As opiniões de Cecília Meireles, à época, foram tema de uma série de artigos sobre a educação, a criança, a família e a Escola Nova. Ela os publicava no Diário de Notícias, do Rio de Janeiro. Essas suas intervenções foram reunidas, em 2001, no primeiro volume da Obra em prosa – Crônicas de Educação. Vale conhecer as opiniões da então jovem educadora (emitidas quando ela tinha entre 29 e 31 anos), que depois se desencantou dos rumos da Revolução de 30.
Cecília pretendia ajudar na criação de um clima de respeito às crianças e investimento na sua aprendizagem das crianças, atuar na renovação do ensino, envolver a família no processo educacional em parceria com a escola e operar pelo aperfeiçoamento do ensino público. Suas ideias, mesmo as iniciais, ainda hoje ecoam nos debates educacionais. “Tudo, em suma, é sempre uma questão de educação”, registrou em 1932 – frase que, hoje, ainda permeia o pensamento de muitas pessoas envolvidas com essa questão, como o senador Cristovam Buarque (PDT-DF), para citar um exemplo notório.

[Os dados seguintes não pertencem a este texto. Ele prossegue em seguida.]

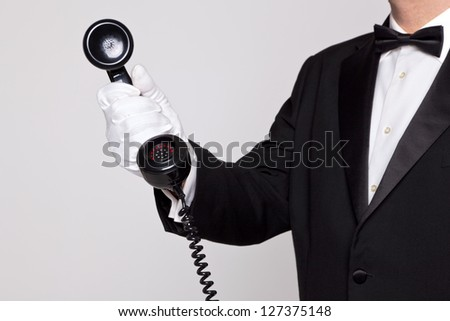 Butler holding the handset from a telephone - stock photo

A poetisa lutava contra o pensamento– ainda há quem o tenha! – dos que consideravam a educação como “um determinado número de fórmulas de cortesia e de hábitos de sociedade. Chama-se vulgarmente educado a um cavalheiro de modos afáveis (ainda que seja um monstro de hipocrisia), de palavras escolhidas (embora encobrindo pensamentos medonhos), de gestos atenciosos (ainda que sobre intenções vis), com um sorriso à flor dos lábios para mentir melhor, geralmente, e uma aparência de bondade encantadora, para a gente se fiar melhor nele, e cair mais depressa nos seus ardis” (27 de março de 1931).

Não escondia seu entusiasmo com o “tão grande movimento, no Brasil, em favor da educação popular”. E registrava um ideário que não é ausente em profissionais sinceros de hoje, na área educacional:

“Num mundo de homens irmãos, o trabalho fraternal, que se levanta com mãos preparadas por uma aplicação conscienciosa e adequada, traz virtudes maiores e pode vender melhor as inconstâncias do tempo e as fatalidades dos destinos.

“Esse trabalho fraternal só pode provir de uma educação que ofereça a todas as crianças iguais possibilidades de efetuar sua adaptação ao mundo sem tiranias e sem humilhações.

“O sonhos de paz sobre a terra descansa nesse intuito comovedor de tornar iguais todos os homens a partir do instante neutro da infância, dentro da neutralidade da escola” (6 de dezembro de 1931).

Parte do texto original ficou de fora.